**GOAL OF THE EXERCISE**
Write out the data below line for line, changing nothing.

[Scene-based question records]
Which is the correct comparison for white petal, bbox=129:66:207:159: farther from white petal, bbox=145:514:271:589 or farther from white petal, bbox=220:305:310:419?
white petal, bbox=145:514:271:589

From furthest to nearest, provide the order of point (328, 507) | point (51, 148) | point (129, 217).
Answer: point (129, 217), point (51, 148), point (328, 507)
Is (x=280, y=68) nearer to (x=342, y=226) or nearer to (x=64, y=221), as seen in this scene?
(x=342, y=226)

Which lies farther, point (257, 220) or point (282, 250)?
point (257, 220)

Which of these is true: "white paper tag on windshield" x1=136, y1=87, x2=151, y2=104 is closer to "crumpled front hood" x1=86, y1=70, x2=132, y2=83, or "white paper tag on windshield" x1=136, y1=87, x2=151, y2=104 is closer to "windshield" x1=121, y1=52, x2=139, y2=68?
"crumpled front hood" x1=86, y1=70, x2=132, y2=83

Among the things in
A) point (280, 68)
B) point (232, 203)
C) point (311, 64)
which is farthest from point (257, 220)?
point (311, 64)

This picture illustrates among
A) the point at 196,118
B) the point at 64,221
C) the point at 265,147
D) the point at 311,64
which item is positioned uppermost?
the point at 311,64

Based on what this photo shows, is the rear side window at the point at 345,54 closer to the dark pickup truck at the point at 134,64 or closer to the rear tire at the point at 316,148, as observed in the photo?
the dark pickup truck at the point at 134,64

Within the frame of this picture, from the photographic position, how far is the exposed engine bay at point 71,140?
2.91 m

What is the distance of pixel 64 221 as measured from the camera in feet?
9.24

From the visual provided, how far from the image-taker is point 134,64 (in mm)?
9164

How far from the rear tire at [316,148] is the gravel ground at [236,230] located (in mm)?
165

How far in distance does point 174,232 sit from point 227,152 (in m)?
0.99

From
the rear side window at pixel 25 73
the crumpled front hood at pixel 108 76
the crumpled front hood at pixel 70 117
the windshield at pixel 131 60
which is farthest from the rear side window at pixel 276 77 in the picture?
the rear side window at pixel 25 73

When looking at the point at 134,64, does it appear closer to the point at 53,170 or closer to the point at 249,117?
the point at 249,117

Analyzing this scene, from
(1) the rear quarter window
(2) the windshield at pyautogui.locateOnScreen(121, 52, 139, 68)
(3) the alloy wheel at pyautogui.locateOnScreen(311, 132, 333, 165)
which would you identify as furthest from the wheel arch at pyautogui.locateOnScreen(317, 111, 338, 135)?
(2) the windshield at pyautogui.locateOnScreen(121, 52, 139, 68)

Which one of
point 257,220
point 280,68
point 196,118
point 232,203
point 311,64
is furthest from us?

**ANSWER IN FULL**
Which is the correct comparison for white petal, bbox=129:66:207:159: farther from white petal, bbox=145:514:271:589 or farther from white petal, bbox=220:305:310:419?
white petal, bbox=145:514:271:589

From furthest to nearest, provide the order of point (328, 507) | point (51, 148) | point (129, 217).
Answer: point (129, 217), point (51, 148), point (328, 507)
Is (x=280, y=68) nearer to (x=342, y=226) or nearer to (x=64, y=221), as seen in this scene?
(x=342, y=226)

Which lies farther, point (257, 220) or point (282, 250)?
point (257, 220)

Which of these is true: "white paper tag on windshield" x1=136, y1=87, x2=151, y2=104 is closer to "crumpled front hood" x1=86, y1=70, x2=132, y2=83, or "white paper tag on windshield" x1=136, y1=87, x2=151, y2=104 is closer to "windshield" x1=121, y1=52, x2=139, y2=68?
"crumpled front hood" x1=86, y1=70, x2=132, y2=83

Among the things in
A) point (280, 68)
B) point (232, 203)
C) point (311, 64)
which is farthest from point (257, 220)?
point (311, 64)

This picture illustrates among
A) the point at 196,118
B) the point at 64,221
C) the point at 265,147
D) the point at 311,64
which item is positioned uppermost?
the point at 311,64

Based on what this photo shows, is the rear side window at the point at 345,54 closer to the dark pickup truck at the point at 134,64 or closer to the rear tire at the point at 316,148, as observed in the photo?
the dark pickup truck at the point at 134,64

Within the frame of this picture, from the photographic position, how far is the exposed engine bay at point 71,140?
2.91 m

What is the distance of pixel 64 221 as measured from the camera in feet?
9.24

From the visual provided, how far from the image-taker is point 134,64 (in mm)?
9164

How far from the rear tire at [316,148] is the gravel ground at [236,230] located (in mm)?
165

How far in distance does point 174,232 sit from point 227,152 (in m)?
0.99

From
the rear side window at pixel 25 73
the crumpled front hood at pixel 108 76
the crumpled front hood at pixel 70 117
the windshield at pixel 131 60
which is farthest from the rear side window at pixel 276 77 in the picture?
the rear side window at pixel 25 73

When looking at the point at 134,64, does it appear closer to the point at 53,170 or closer to the point at 249,117?
the point at 249,117

Analyzing this scene, from
(1) the rear quarter window
(2) the windshield at pyautogui.locateOnScreen(121, 52, 139, 68)
(3) the alloy wheel at pyautogui.locateOnScreen(311, 132, 333, 165)
which would you identify as furthest from the wheel arch at pyautogui.locateOnScreen(317, 111, 338, 135)?
(2) the windshield at pyautogui.locateOnScreen(121, 52, 139, 68)

Which one of
point 257,220
point 280,68
point 196,118
point 232,203
point 311,64
is furthest from us?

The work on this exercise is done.